**WHAT IS REQUIRED**: Output the lines that follow exactly as they are.

**MATERIAL TO PROCESS**:

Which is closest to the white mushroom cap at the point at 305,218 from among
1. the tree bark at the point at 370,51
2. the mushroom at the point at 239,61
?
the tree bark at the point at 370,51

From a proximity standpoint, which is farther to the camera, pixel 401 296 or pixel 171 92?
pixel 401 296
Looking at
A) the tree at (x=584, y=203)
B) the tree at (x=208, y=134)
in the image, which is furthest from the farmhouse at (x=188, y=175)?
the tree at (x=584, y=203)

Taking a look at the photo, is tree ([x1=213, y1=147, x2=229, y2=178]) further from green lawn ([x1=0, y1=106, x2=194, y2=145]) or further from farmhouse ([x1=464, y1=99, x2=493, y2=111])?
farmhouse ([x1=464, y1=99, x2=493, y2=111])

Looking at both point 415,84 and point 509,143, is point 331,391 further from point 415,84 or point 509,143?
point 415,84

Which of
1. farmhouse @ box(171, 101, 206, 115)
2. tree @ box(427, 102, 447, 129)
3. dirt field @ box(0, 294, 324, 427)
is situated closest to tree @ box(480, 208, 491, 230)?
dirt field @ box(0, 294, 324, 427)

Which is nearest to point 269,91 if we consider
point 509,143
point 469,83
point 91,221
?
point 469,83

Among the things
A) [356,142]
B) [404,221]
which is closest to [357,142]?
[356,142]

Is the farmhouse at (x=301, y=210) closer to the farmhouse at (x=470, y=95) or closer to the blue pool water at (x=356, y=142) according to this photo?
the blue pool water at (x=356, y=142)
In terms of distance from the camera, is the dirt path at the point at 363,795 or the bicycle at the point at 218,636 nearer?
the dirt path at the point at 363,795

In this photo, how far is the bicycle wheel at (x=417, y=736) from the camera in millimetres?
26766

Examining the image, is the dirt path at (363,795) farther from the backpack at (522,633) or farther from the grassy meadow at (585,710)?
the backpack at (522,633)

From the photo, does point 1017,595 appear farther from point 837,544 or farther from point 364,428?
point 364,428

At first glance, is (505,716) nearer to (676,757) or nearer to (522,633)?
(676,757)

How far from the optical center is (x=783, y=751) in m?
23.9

**ANSWER TO THIS TASK**:
Which is closest to the white mushroom cap at the point at 305,218 from among
1. the tree bark at the point at 370,51
2. the mushroom at the point at 239,61
?
the tree bark at the point at 370,51

From a proximity standpoint, which is farther to the camera, pixel 401 296 or pixel 171 92?
pixel 401 296
Looking at
A) the tree at (x=584, y=203)
B) the tree at (x=208, y=134)
in the image, which is furthest from the farmhouse at (x=188, y=175)?
the tree at (x=584, y=203)

Taking a look at the photo, is tree ([x1=213, y1=147, x2=229, y2=178]) further from green lawn ([x1=0, y1=106, x2=194, y2=145]) or further from farmhouse ([x1=464, y1=99, x2=493, y2=111])?
farmhouse ([x1=464, y1=99, x2=493, y2=111])

Looking at both point 415,84 and point 509,143, is point 331,391 further from point 415,84 or point 509,143?
point 415,84

Which of
1. farmhouse @ box(171, 101, 206, 115)
2. tree @ box(427, 102, 447, 129)
3. dirt field @ box(0, 294, 324, 427)
is situated closest to tree @ box(480, 208, 491, 230)?
dirt field @ box(0, 294, 324, 427)

Which is nearest to point 269,91 if we consider
point 509,143
point 469,83
point 91,221
?
point 469,83

Among the things
A) [356,142]
B) [404,221]
which is closest to [357,142]?
[356,142]

Is the farmhouse at (x=301, y=210) closer to the farmhouse at (x=470, y=95) or closer to the blue pool water at (x=356, y=142) according to this photo?
the blue pool water at (x=356, y=142)
In terms of distance from the camera, is the dirt path at the point at 363,795 or the bicycle at the point at 218,636 nearer?
the dirt path at the point at 363,795

In this photo, how far is the bicycle wheel at (x=417, y=736) from the camera in millimetres?
26766

Examining the image, is the dirt path at (363,795) farther from the backpack at (522,633) or farther from the grassy meadow at (585,710)?
the backpack at (522,633)

From the photo, does point 1017,595 appear farther from point 837,544 or farther from point 364,428?
point 364,428

At first glance, is (505,716) nearer to (676,757) or nearer to (522,633)?
(676,757)

How far from the optical center is (x=783, y=751) in m?
23.9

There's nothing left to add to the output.